Par un arrêt rendu le 11 mars 2025, la Cour administrative d'appel de Paris a reconnu que l’État avait commis des fautes en autorisant la commercialisation d’insecticides contenant du chlordécone, 

en prolongeant leur utilisation, en tardant à évaluer la pollution engendrée, à y remédier, à en mesurer les conséquences, et à informer les populations concernées.

Elle considère que l’État doit indemniser, lorsqu’il est prouvé, le préjudice moral d’anxiété des personnes exposées durablement à cette pollution.

Cette affaire a été portée devant la Cour administrative de Paris par près de 1 300 requérants ayant subi, en Guadeloupe et en Martinique, une exposition prolongée à la contamination des sols, de l’eau et de la chaîne alimentaire par le chlordécone. Cette substance, présente dans des insecticides, a été utilisée dans les plantations de bananes entre 1972 et 1993. La Cour estime que l’État a commis des fautes en renouvelant, à partir de 1974 et à plusieurs reprises, les autorisations provisoires de vente sans disposer des études toxicologiques requises. Il a ensuite homologué ces produits malgré l’évolution des connaissances sur leur dangerosité et a autorisé leur usage dérogatoire entre 1990 et 1993. De plus, après leur interdiction, l’État a tardé à organiser l’élimination des stocks restants, à rechercher les traces de contamination dans l’environnement et la chaîne alimentaire, et à mettre en place des mesures d’information et de protection des populations exposées.

La Cour relève que les premières études démontrant avec précision les risques sanitaires liés au chlordécone ont été publiées moins de quatre ans avant que les victimes ne sollicitent une indemnisation. Elle en conclut que leur demande n’est pas prescrite.

Enfin, elle souligne qu’au vu des connaissances actuelles, l’exposition au chlordécone est associée à un risque accru de cancer de la prostate et de récidive de cette maladie. Une exposition pré et postnatale pourrait également favoriser les naissances prématurées et affecter le développement cognitif et comportemental des enfants.
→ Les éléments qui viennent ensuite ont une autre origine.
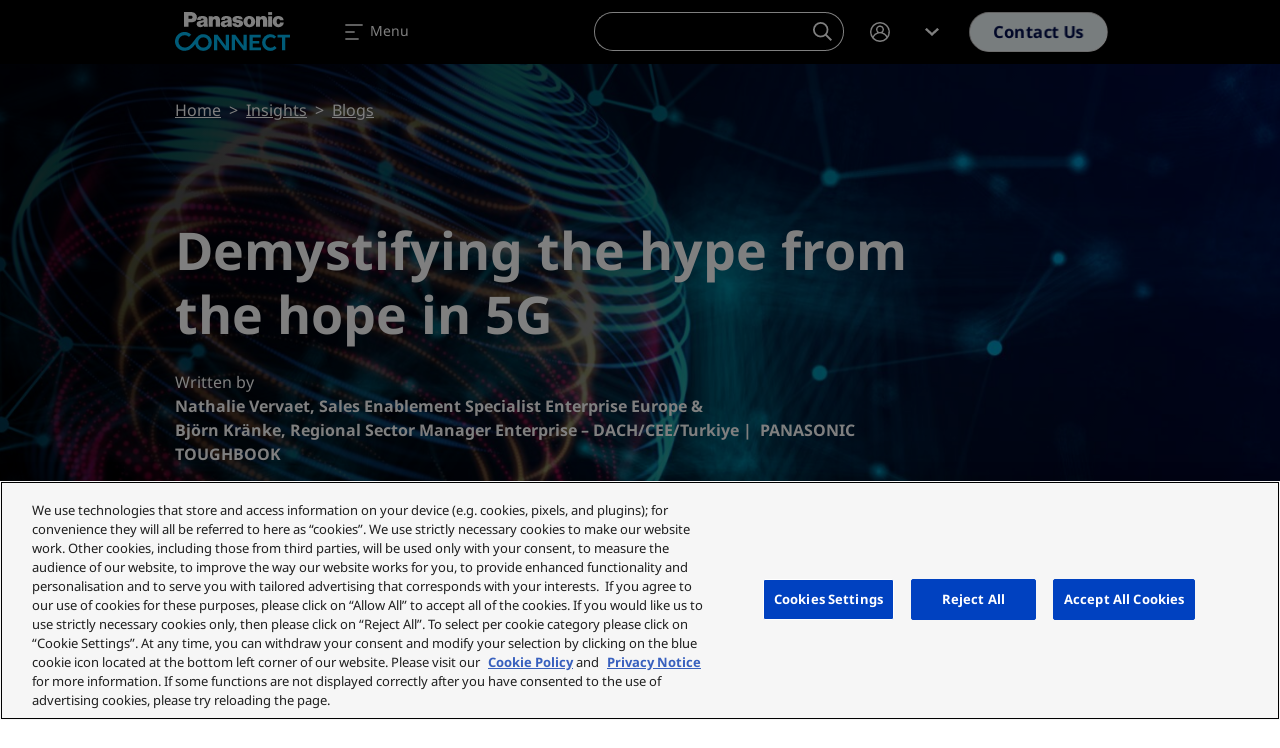

--- FILE ---
content_type: application/javascript; charset=utf-8
request_url: https://apps.commbox.io//launcher/6TezTHfdokuRpNTDG8_fG7g%3d%3d?writeAggr=1&callback=jQuery37106124219689073889_1769039115639&_=1769039115640
body_size: 758
content:
jQuery37106124219689073889_1769039115639({"hostCookie":{"InnerItems":{},"OuterItems":{},"Name":null,"Expires":null},"StreamState":"{\"state\":2,\"message\":\"We are too busy, please try again later\",\"subStreamsState\":[\"39827:2:We are too busy, please try again later\"]}","settings":{"launcher_bubble_messages_sound_enable":"0","launcher_initial_state":"preButton","launcher_mode":"slider","launcher_design":"{\"type\":\"icon\",\"backgroundColor\":\"#ff6a00\",\"logoName\":\"chat-launcher\",\"logoText\":\"\"}","launcher_image_alt_text":"","theme_color_x_close":"#ffffff","launcher_vertical_align":"middle","launcher_dock":"right","launcher_shake":"1","launcher_shake_interval":"22","show_exit_chat_confirmation":"0","launcher_show_timeout":"1","launcher_bubble_messages":"Welcome to Panasonic Connect AI ChatBot","launcher_bubble_messages_interval":"30","show_x_for_hiding_launcher":"0","show_x_in_conversation_window":"0","theme_color":"#000e4e","launcher_height":"","launcher_width":"500"},"language":"en","rules":[{"ruleId":17829,"brandId":1466,"createdTime":"2025-09-17T11:36:50","updatedTime":"2025-09-17T12:39:08","ruleData":{"trigger":2,"conditions":{"and":[{"type":"streams","value":[{"streamId":34196,"subStreamId":0,"encryptedStreamId":"6TezTHfdokuRpNTDG8_fG7g%3d%3d"}]},{"type":"url","value":[{"type":2,"value":"ai-mobile-workforces"}]}],"or":[]},"actions":{"moveToStream":{"moduleId":9,"streamId":37526,"subStreamId":0,"encryptedStreamId":"N6yuBJnjmNuWkoHFsbQckQ%3d%3d","encryptedSubStreamId":"qLelxpUl6pEIEhZiJgcCFQ%3d%3d"},"launchApp":true}},"streamId":31169,"ruleStatus":1,"rulePosition":1,"baseStreamName":"AI for mobile workforces"}],"forceHideOfChatPreButton":"0","texts":{"imageAlt":"Click here to open the chat widget","closeLauncherAriaLabel":"Click here to close the chat widget","removeLauncherChat":"Remove the Chat component from the screen","yes":"Yes","No":"No","AreYouSure":"Are you sure?","areYouSureWithSignOut":"Are you sure you want to log out?","chatWithRepresentative":"Chat with an agent","closeWindow":"Close window","minimizeWindow":"Minimize window","contactUsApp":"Contact Us Application","BumpyardIframe":"","Hide":"Hide","opensInANewWindow":"Opens in a new window","dialogLabel":"Chat"},"isV2Enabled":true});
Si les requérants n’avaient pas fourni d’éléments personnels précis devant le tribunal administratif, une dizaine d’entre eux ont cette fois apporté des preuves suffisantes, notamment des analyses sanguines et des études de sols, attestant d’une exposition avérée et de risques élevés.

Dans ces cas spécifiques, la Cour condamne l’État à réparer le préjudice d’anxiété lié à la conscience d’un risque élevé de développer une maladie grave. Elle reconnaît également, lorsqu’il est démontré, un préjudice moral lié aux conséquences avérées de cette exposition. En revanche, elle précise que la simple exposition au chlordécone, sans justification individuelle des impacts subis, ne suffit pas à établir un droit à réparation.